Repite palabra por palabra, completo y sin ningún cambio, el texto sobre el Cabra y el malambo.

**Texto proporcionado:**
──────

Cabra observa, siempre observa, apenas habla y cuando habla apenas dice: “tengo ensayo”. Tiene una idea metida entre ceja y ceja (ganar el campeonato nacional argentino de malambo); atesora una belleza extraña, recién parida. La madre se debate entre amores tóxicos y un futuro incierto. Al padre biológico le dicen El Corto y acaba de salir del presidio para volver a caer en la tentación. El novio de la madre es odiado a partes iguales. Al Cabra le llueven las “piñas” por todo lado: ora del padrastro, ora del Corto, siempre de la vida. No es bueno con las palabras pero cuando baila —concentrado en su mundo interior— tiembla la tierra, obra el milagro/la magia. Solo entonces sonríe, se concentra, levanta la mirada, sangra. Zapatea ante el espejo en solitario, ante el maestro coreógrafo, ante el público, para que lo escuchen. Zapatea para que vean su negra y hermosa cabellera.

──────

**Datos almacenados:**
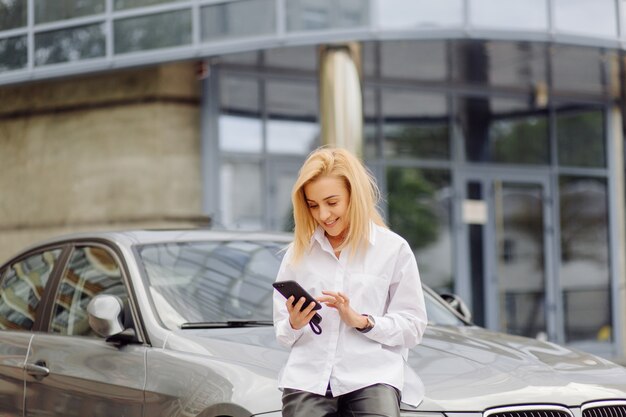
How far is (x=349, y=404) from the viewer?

──────

**Resultado esperado:**
Cabra observa, siempre observa, apenas habla y cuando habla apenas dice: “tengo ensayo”. Tiene una idea metida entre ceja y ceja (ganar el campeonato nacional argentino de malambo); atesora una belleza extraña, recién parida. La madre se debate entre amores tóxicos y un futuro incierto. Al padre biológico le dicen El Corto y acaba de salir del presidio para volver a caer en la tentación. El novio de la madre es odiado a partes iguales. Al Cabra le llueven las “piñas” por todo lado: ora del padrastro, ora del Corto, siempre de la vida. No es bueno con las palabras pero cuando baila —concentrado en su mundo interior— tiembla la tierra, obra el milagro/la magia. Solo entonces sonríe, se concentra, levanta la mirada, sangra. Zapatea ante el espejo en solitario, ante el maestro coreógrafo, ante el público, para que lo escuchen. Zapatea para que vean su negra y hermosa cabellera.